Weather is a factor, as the ceiling and visibility required are typically higher than for precision approaches. But increased pilot workload is also a crucial factor in the high accident rate for non-precision approaches.

On a precision approach, the aircraft is configured for landing, and is at the desired approach reference speed at glideslope intercept. Apart from a slight power reduction to keep airspeed under control down the glidepath, little pilot action is required to complete the final phase of the approach.

At the decision height, the pilot either sees the runway and lands, or executes a missed approach. If the runway is visible, the pilot continues down the 3° glidepath without any change in aircraft pitch attitude or power setting until the flare is initiated.

A non-precision approach is more complicated, as it usually involves a stair-step descent profile. It begins with the aircraft level at approach reference speed and configured for landing at the final-approach fix - the point at which a descent to the minimum descent altitude (MDA) is initiated. The pilot must reduce pitch attitude and power to establish the descent.

The rate of descent must be high enough to ensure the aircraft reaches the MDA sufficiently far from the runway so that a normal 3° visual glidepath can be intercepted and flown to touchdown.

The point at which the glidepath intercepts the MDA is called the visual descent point (VDP). Reaching the MDA before the VDP requires the pilot to level the aircraft off, another pitch and power manoeuvre. If the runway is seen at the VDP, the pilot can make a visual descent to landing. If not, the pilot can continue level flight at the MDA and look for the runway until reaching the missed approach point. Once past the VDP, however, a steepening final approach segment is required. This may result in a high descent-rate approach at idle power, which can be unsafe for large turbofan-powered aircraft.

Automatic flight-control systems have reduced pilot workload in some areas. Using the area-navigation (RNAV) capability provided by a flight management system (FMS), the lateral navigation (LNAV) mode of an autoflight system can accurately track even the most complicated approach procedure. But using the autopilot to step down to each altitude on a non-precision approach is a far less automated process, requiring numerous switch actions and extensive co-ordination between pilot and co-pilot.

Typical errors on a step-down non-precision approach include: failing to set the correct next-descent altitude on the flight-guidance system; not initiating a descent on time; and descending at the wrong point in an approach. These could all cause a CFIT accident.

While evaluating the Rockwell Collins Continuum avionics, I was able to fly a global approach to runway 24 at Carlsbad, California. The LNAV autoflight mode was used to follow the non-precision approach's ground track, while descent from the final approach fix to the decision altitude (DA) was via an FMS-generated 3.2° glidepath. Using this vertical navigation (VNAV) glidepath to descend on a non-precision approach greatly enhances the simplicity and safety of the procedure.

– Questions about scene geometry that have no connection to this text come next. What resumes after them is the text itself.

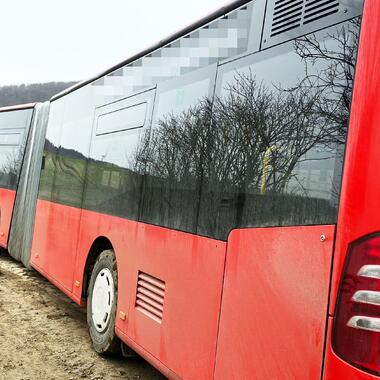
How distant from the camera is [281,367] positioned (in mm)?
2133

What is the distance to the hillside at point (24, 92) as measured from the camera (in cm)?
2767

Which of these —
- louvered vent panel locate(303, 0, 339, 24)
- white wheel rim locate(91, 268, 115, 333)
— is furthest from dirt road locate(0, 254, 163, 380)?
louvered vent panel locate(303, 0, 339, 24)

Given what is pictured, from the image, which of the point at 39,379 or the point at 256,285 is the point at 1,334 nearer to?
the point at 39,379

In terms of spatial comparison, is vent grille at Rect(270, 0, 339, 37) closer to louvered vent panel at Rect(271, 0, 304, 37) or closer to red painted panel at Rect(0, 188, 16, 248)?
louvered vent panel at Rect(271, 0, 304, 37)

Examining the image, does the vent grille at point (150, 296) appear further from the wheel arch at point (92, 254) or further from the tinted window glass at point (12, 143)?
the tinted window glass at point (12, 143)

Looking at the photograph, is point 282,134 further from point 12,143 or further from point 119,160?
point 12,143

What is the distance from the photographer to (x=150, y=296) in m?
3.55

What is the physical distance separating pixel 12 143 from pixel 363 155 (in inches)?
329

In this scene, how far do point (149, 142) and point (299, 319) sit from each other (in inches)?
85.5

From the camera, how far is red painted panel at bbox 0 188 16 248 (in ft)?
28.4

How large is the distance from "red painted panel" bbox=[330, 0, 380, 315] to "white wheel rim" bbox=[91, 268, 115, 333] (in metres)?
2.85

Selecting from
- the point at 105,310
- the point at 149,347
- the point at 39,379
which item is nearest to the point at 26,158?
the point at 105,310

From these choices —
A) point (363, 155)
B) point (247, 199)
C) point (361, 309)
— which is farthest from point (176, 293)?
point (363, 155)

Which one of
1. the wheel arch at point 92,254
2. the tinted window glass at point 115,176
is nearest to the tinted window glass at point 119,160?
the tinted window glass at point 115,176
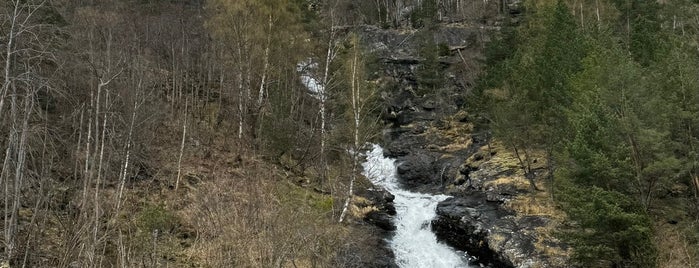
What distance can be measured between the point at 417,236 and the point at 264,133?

VNAV allowed us to use a DA of 740ft (230m) above mean sea level (414ft above ground level), significantly lower than the MDA of 1,660ft had a conventional step-down approach been flown. Ceiling and visibility minima for the LNAV/VNAV approach were also much lower, an obvious benefit in poor weather conditions.

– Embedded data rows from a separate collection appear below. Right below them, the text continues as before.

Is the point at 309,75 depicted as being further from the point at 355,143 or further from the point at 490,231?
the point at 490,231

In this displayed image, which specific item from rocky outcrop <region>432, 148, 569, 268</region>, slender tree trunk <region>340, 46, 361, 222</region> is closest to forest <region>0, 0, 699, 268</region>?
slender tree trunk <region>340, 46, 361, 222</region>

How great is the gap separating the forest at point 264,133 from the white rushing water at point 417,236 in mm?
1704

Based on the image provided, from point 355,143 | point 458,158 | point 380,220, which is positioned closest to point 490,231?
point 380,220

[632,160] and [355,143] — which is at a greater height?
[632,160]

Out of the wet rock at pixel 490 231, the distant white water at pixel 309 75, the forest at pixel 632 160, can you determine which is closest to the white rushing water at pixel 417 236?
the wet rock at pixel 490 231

How the final-approach phase was flown gave an even greater advantage. The autoflight system followed the LNAV/VNAV guidance, as it would have an instrument landing system (ILS). Workload during the final approach phase was low, as there was no need to descend to and level off at the MDA before the VDP. The aircraft smoothly tracked runaway centreline and glidepath throughout the approach.

As we were in visual conditions, I let the autopilot continue the descent past the DA. Just before disengaging the autopilot at 80ft, it appeared the aircraft would squarely hit the runway's touchdown markers. Rather than continue to a landing, I manually executed a go-around and followed the FMS's LNAV guidance for the missed-approach procedure. The VNAV glidepath capability demonstrated on the approach to Carlsbad was impressive.

The vast majority of airports do not have a precision-approach procedure. An RNAV non-precision straight-in approach flown to VNAV minima can allow operations into those fields in near-precision approach weather conditions. Flight safety is thus greatly enhanced, as pilots no longer have to fly a complicated step-down descent profile.

Flying an RNAV approach using a VNAV descent profile is as easy as flying an ILS. As the number of aircraft capable of making these approaches increases, there should be a corresponding fall in the number of CFIT accidents during the landing phase.